Semelhante à vida da película cinematográfica, o material sensível da chapa de Raio X empresta às colagens, já carregadas de sentido, uma dimensão material viva que seguirá reagindo quimicamente ao longo do tempo futuro, prateando e reluzindo, mutando o visual da obra em novas luzes e sombras. É essa escrita mágica e estrutural do corpo próprio de Rosemberg que abre a seleção de colagens aqui apresentada e ocupa a metade do espaço da exposição.
A segunda parte, destinada às colagens de papel sobre papel, organiza-se pelo agrupamento de algumas séries que puderam ser identificadas no universo acessível deste imenso acervo ainda por ser catalogado. Destacam-se aquelas feitas como resposta afetiva, ou retribuição e estímulo artístico em imagens, a trabalhos de amigos; a série em que homenageia e deixa ver sua plêiade (são colagens que sobrepõem Deus e o diabo na Terra do Sol a Orson Welles, Nietzsche a Godard, ou Zé Celso ao papa na cena da descoberta do Brasil); a crítica à política e à TV brasileira, as colagens feitas para ilustrar os periódicos Balaio e Via Política; e ainda o elogio ao feminino e ao prazer sexual, despidos de qualquer falso moralismo.
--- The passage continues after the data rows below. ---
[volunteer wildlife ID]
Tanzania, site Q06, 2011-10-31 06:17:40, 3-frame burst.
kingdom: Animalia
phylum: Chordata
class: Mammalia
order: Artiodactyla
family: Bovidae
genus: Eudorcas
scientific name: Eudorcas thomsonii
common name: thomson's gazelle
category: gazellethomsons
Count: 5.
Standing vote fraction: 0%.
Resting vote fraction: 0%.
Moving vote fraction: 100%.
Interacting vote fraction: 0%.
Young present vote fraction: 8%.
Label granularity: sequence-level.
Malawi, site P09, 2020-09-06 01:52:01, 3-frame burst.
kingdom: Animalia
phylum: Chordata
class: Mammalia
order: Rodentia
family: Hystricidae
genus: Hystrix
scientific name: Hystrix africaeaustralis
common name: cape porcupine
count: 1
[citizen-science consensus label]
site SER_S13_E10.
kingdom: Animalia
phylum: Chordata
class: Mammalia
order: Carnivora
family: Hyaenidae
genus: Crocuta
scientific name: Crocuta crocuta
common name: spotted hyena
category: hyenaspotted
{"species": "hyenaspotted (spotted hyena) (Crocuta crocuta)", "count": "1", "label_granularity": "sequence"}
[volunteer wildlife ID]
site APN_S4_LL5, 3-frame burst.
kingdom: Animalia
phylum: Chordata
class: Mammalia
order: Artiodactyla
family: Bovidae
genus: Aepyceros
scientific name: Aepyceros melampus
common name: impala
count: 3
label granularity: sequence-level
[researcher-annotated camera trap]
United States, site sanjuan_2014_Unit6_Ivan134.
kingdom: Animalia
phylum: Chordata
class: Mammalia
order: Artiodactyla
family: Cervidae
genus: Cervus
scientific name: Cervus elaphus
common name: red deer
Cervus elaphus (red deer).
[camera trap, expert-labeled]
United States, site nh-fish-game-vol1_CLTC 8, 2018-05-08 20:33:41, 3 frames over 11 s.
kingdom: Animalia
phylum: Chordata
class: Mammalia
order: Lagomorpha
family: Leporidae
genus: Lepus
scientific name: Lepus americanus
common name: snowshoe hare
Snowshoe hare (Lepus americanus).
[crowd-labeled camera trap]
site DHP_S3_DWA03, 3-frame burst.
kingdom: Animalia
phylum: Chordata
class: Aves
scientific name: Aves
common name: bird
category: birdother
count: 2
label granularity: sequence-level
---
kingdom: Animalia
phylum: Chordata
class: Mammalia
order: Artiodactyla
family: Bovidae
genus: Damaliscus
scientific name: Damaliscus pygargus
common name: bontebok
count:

Por fim, observamos as obras que irão fundir definitivamente o cinema de Rosemberg com suas colagens, ou permear colagem e cinema a partir do uso do chroma key artesanal (áreas das colagens cobertas em papel verde), para efeito de aplicação de vídeo sobre papel, em ilha de edição. Encerram a exposição dois painéis com colagens de fotografias que o diretor mantinha expostos em sua casa: um de diversas cenas de filmes antigos em preto e branco, e um de fotos de toda a sua trajetória pessoal, sobre um gigantesco quadro de madeira, uma espécie de caleidoscópio autobiográfico ou uma panorâmica sobre vida e obra de Luiz Rosemberg Filho.